### MATERIAL PROVIDED
____________

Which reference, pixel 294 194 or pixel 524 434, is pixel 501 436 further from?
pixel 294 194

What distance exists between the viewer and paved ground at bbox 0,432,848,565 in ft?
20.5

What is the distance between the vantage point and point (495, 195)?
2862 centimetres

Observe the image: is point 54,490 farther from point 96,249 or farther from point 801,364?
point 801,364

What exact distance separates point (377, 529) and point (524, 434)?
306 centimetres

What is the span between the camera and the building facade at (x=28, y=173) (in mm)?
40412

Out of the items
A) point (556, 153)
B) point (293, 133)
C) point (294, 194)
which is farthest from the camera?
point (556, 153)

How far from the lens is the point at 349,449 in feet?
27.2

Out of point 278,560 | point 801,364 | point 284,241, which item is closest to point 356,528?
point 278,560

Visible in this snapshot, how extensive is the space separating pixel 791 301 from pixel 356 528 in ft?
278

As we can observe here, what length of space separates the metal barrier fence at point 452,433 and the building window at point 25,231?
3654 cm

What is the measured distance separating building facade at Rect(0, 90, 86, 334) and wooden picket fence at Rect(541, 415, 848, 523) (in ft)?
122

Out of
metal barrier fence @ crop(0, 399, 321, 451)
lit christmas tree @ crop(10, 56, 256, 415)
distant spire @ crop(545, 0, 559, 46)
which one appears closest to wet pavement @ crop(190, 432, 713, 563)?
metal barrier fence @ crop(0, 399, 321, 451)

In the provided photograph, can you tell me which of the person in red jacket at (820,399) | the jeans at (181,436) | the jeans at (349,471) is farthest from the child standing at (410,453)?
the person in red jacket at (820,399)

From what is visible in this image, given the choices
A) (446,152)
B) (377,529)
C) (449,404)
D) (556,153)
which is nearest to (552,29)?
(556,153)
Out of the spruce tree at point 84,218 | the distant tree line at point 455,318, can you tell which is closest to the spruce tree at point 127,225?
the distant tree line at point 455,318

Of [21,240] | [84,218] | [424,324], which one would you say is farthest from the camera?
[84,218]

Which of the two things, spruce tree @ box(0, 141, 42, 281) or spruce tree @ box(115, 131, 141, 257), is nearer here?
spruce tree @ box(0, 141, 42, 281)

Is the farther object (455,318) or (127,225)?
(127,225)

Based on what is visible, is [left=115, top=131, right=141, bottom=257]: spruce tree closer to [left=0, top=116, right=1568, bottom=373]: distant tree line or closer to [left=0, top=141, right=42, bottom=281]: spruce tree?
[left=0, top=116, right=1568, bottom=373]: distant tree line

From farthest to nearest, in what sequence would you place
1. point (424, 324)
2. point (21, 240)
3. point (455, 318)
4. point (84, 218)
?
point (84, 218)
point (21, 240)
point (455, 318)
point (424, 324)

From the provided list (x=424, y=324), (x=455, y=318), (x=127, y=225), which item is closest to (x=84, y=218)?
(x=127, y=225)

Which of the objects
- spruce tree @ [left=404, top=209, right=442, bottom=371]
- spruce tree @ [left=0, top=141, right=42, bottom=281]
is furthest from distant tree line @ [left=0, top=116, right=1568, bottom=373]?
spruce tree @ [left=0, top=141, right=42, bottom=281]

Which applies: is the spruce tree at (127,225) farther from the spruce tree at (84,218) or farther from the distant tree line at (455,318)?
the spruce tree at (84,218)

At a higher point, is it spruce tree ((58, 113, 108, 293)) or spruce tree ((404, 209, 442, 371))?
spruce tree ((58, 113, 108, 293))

____________

### SET EXERCISE
Copy out every line in the records above that contains the string "separates". Count a line only if its letter case matches.

### TASK SOLUTION
What exact distance separates point (377, 529) and point (524, 434)?
As we can observe here, what length of space separates the metal barrier fence at point 452,433 and the building window at point 25,231?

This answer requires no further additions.